▶ Work to be completed
From the records below, copy each line that has the word "this" in it.

== Data shown

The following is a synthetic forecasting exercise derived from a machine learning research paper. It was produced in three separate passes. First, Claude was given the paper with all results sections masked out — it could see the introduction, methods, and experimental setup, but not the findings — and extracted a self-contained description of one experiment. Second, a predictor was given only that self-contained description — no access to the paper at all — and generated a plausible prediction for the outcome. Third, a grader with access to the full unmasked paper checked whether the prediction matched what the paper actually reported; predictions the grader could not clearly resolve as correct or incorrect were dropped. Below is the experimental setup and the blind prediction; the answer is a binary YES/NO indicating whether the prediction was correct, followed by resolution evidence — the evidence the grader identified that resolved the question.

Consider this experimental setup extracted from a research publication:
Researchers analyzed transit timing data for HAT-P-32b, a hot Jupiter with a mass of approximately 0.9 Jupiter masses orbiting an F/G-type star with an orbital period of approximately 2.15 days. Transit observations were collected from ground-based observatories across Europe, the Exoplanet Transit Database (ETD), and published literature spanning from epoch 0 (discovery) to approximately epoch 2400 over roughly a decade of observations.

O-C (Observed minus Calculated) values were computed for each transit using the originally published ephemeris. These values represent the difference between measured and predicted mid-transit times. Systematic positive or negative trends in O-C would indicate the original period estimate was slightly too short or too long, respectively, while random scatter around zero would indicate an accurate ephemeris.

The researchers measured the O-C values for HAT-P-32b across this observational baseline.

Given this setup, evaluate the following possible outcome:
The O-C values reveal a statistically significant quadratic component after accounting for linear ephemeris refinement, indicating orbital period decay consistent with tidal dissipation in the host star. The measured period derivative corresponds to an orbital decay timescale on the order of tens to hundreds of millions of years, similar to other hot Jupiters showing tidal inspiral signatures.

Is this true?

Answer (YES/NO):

====

▶ Result of the exercise
Consider this experimental setup extracted from a research publication:
The researchers measured the O-C values for HAT-P-32b across this observational baseline.
Given this setup, evaluate the following possible outcome:
Is this true?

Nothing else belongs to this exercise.